I think we should investigate the alternative approach, possibly even for 1.11 depending on how it works out. The dependence on Value order seems fraught with peril, and the alternative approach seems a lot cleaner.
We might even (for 1.12?) want to identify statements much earlier, instead of during AST to SSA translation. Many statements present in AST to SSA translation are part of lowering or ordering code, and aren't actually present in the source. It seems to me we should mark statements right after parsing, since that's the moment at which we have the closest correspondence to the input source. It'd also sidestep the AVARLIVE etc handling.
Nice find on the fuse change and rewrite rules! I'd like to find some way to programmatically detect order-dependence in the rewrite rules, so that we can start systematically fixing them. I don't have any simple ideas, though. (One complicated idea is to have a debug mode in which we do the following. Before rewriting, make a deep copy of a function, its blocks, and its values. Randomize block and value order. Rewrite. Make another deep copy, randomize again, and rewrite. Then use topological ordering to correlate blocks, and some kind of isomorphism to correlate values. Check whether the results are identical. If not, complain. Repeat.) Or alternatively switch to a more sophisticated rewrite rule generation engine.
I think we should send a CL soon to put back the line-number-as-last-resort scheduling heuristic, to shrink pclntab back, if feasible.
Why is pclntab part of TEXT? I'd expect it to be RODATA.
I'm a bit concerned that the rewrite rules might now be (mildly) quadratic. Note that for each Value changed we potentially do O(n) work as part of nextGoodStatementIndex. This could imaginably blow up for code that has many, many Values in a single Block. Unlikely, but still concerning.
I am mildly depressed by the number of sparse data structures we have. I wonder whether some judicious embedding/composition might help. (Or generics. :P) For later.
It'd be nice to refactor the handling of APCDATA, AFUNCDATA, and ANOP into a function, which could then have nice docs attached to it explaining what is happening and why.
Can you avoid generating the liveOrderStmts slice if you're not going to use it, in liveValues? That might help with allocs.
In fuse, should clear the tail of c.Values in the in-place case, to allow them to be GC'd.
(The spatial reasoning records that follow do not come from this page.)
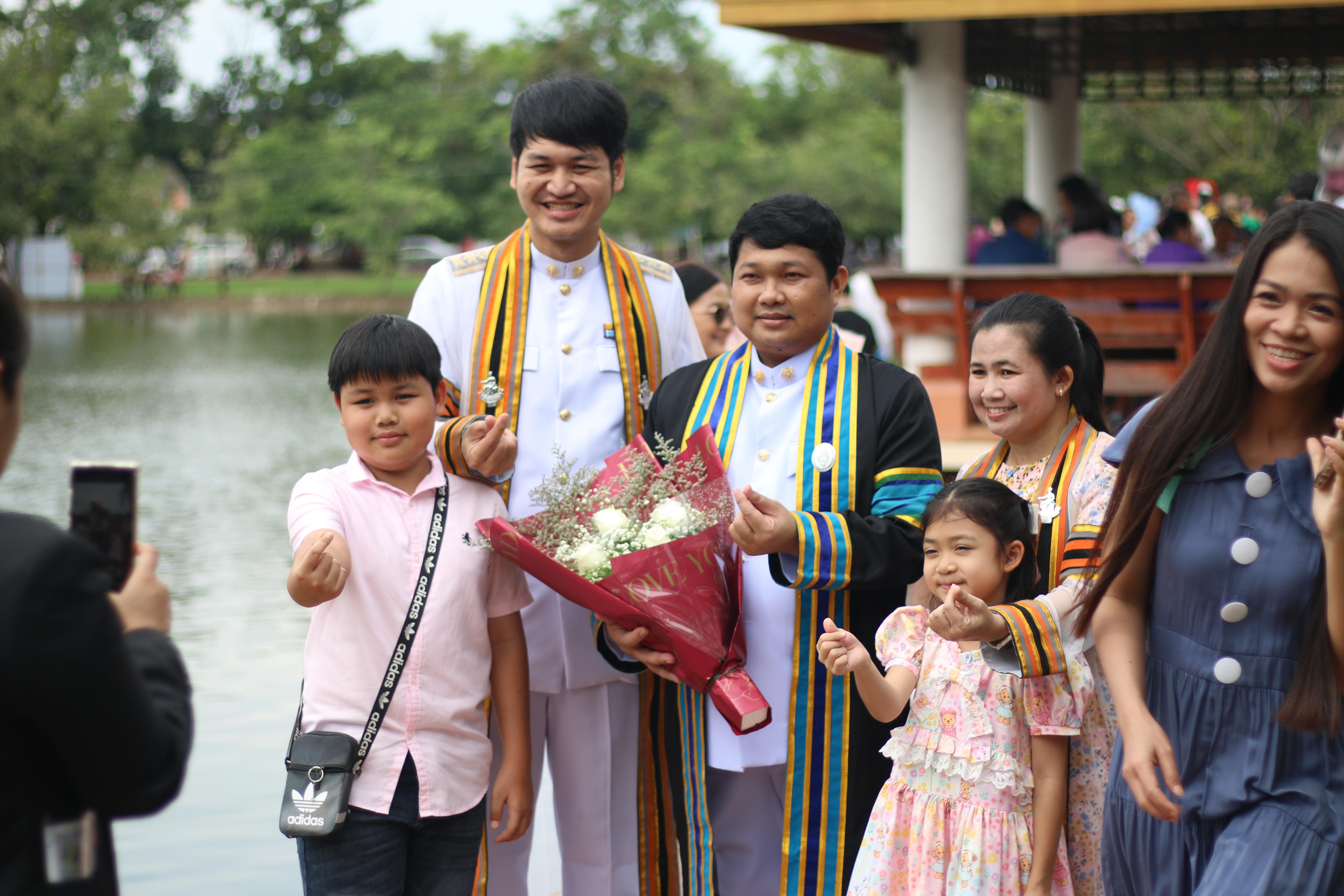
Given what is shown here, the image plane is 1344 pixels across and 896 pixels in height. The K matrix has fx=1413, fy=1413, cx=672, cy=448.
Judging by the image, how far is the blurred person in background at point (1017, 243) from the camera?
8.80m

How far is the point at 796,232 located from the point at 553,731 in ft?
4.43

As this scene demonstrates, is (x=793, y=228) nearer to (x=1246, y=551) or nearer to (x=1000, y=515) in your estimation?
(x=1000, y=515)

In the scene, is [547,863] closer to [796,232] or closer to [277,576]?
[796,232]

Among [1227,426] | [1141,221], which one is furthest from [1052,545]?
[1141,221]

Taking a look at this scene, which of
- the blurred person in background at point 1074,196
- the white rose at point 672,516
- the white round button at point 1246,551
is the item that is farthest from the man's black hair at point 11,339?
the blurred person in background at point 1074,196

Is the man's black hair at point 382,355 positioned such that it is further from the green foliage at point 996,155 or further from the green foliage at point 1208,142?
the green foliage at point 996,155

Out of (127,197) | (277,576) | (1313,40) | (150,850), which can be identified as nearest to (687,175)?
(127,197)

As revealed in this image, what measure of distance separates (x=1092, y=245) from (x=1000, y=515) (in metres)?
6.04

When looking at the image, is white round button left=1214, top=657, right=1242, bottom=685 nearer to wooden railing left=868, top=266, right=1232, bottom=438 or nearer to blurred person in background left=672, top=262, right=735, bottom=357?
blurred person in background left=672, top=262, right=735, bottom=357

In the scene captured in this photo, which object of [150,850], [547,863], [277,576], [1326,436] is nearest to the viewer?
[1326,436]

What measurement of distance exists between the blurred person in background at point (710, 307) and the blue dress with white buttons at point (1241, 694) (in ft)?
8.44

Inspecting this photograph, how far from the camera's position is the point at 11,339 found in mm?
1678

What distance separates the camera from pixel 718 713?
3117 mm

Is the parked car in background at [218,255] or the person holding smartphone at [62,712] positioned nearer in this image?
the person holding smartphone at [62,712]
Also, if you make with the correct length instead of correct cap in the reallocate case, then you could copy in instead of appending in, in which case the copying in can be shared.
Can you move numberlines after "early phielim", and maybe "early copyelim"? That'd give it much less work to do, since those passes tend to significantly reduce the number of Values present.
Are we sure that numberlines isn't quadratic, for similar reasons as the rewrite rules above?
And with that list, I'm going to probably most disappear again for another couple of days. My apologies. :(
I could start on the alternative approach, since that is hoped-for for 1.12, but I think the order dependence is more annoying than fraught. I'm pretty sure the quadratic risk has been reduced after dealing with Austin's remarks; not 100% certain, but its result is now used for skip-ahead which I think fixes it.
pclntab is "s", whatever that is, and it might be the fault of the size command that it is considered text. I don't want to undo the line numbering change just for the sake of shrinking that table; that change is believed to make the numbering more accurate (for profiling purposes) relative to earlier compromise between debugging experience and profiling accuracy.
I'm unsure about the goodness of detecting statements earlier; this worked better than I expected, enough that I would want examples (bug reports) showing failure. As far as I know, most of the existing failures are caused by peculiar combinations of rewriting and ordering, and not by screwups in initial ordering. It's my belief thats changing to the block-oriented approach would avoid all these bad-luck bugs.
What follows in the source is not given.